1. De l’amour en poésie
“Les deux thèmes-rois de la poésie arabe algérienne d’expression dialectale sont l’amour et la religion.
Il est même possible d’aller plus loin et d’affirmer que la grande affaire, l’unique pourrait-on dire, c’est l’Amour avec un grand A. L’amour passion et charnel terrestre; l’amour passion terrestre mais chaste et sublimé; l’amour du pays natal; l’amour de Dieu; celui des Prophètes, et surtout celui du Prophète par excellence, le Prophète Mohamed; l’amour des “amis” de Dieu, une place étant réservée ici aux plus populaires d’entre eux : l’Imam Ali et les membres de sa famille, en particulier son épouse et fille du Prophète, Fatima Zahra et son fils Sid el Hocine; enfin un grand nombre de saints et, en tête de tous, le plus populaire d’entre eux : Sidi Abdelqader el Djilali.
N’oublions pas, en outre, que cet amour religieux utilise souvent l’arsenal du vocabulaire habituel de l’amour charnel et humain. (… )

****************

CONSIGNE >>
Recopiez intégralement le texte extrait ci-dessus, sans y changer un seul mot ni un seul signe.

DONNÉES AFFICHÉES >>

****************

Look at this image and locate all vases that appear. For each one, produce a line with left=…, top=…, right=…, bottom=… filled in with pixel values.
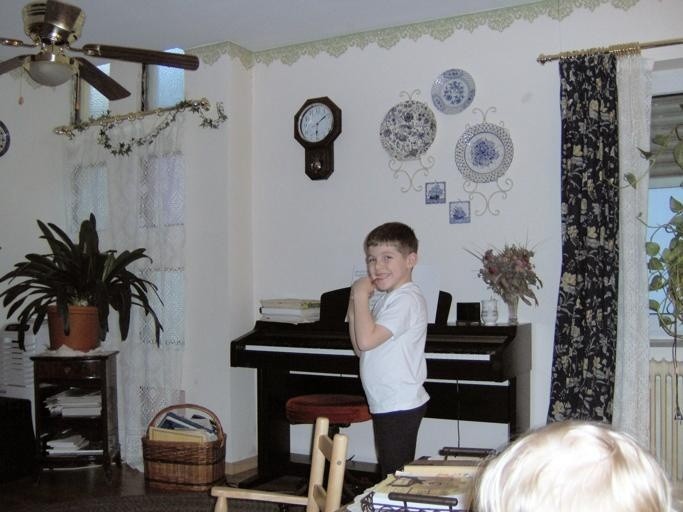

****************

CORRIGÉ >>
1. De l’amour en poésie
“Les deux thèmes-rois de la poésie arabe algérienne d’expression dialectale sont l’amour et la religion.
Il est même possible d’aller plus loin et d’affirmer que la grande affaire, l’unique pourrait-on dire, c’est l’Amour avec un grand A. L’amour passion et charnel terrestre; l’amour passion terrestre mais chaste et sublimé; l’amour du pays natal; l’amour de Dieu; celui des Prophètes, et surtout celui du Prophète par excellence, le Prophète Mohamed; l’amour des “amis” de Dieu, une place étant réservée ici aux plus populaires d’entre eux : l’Imam Ali et les membres de sa famille, en particulier son épouse et fille du Prophète, Fatima Zahra et son fils Sid el Hocine; enfin un grand nombre de saints et, en tête de tous, le plus populaire d’entre eux : Sidi Abdelqader el Djilali.
N’oublions pas, en outre, que cet amour religieux utilise souvent l’arsenal du vocabulaire habituel de l’amour charnel et humain. (… )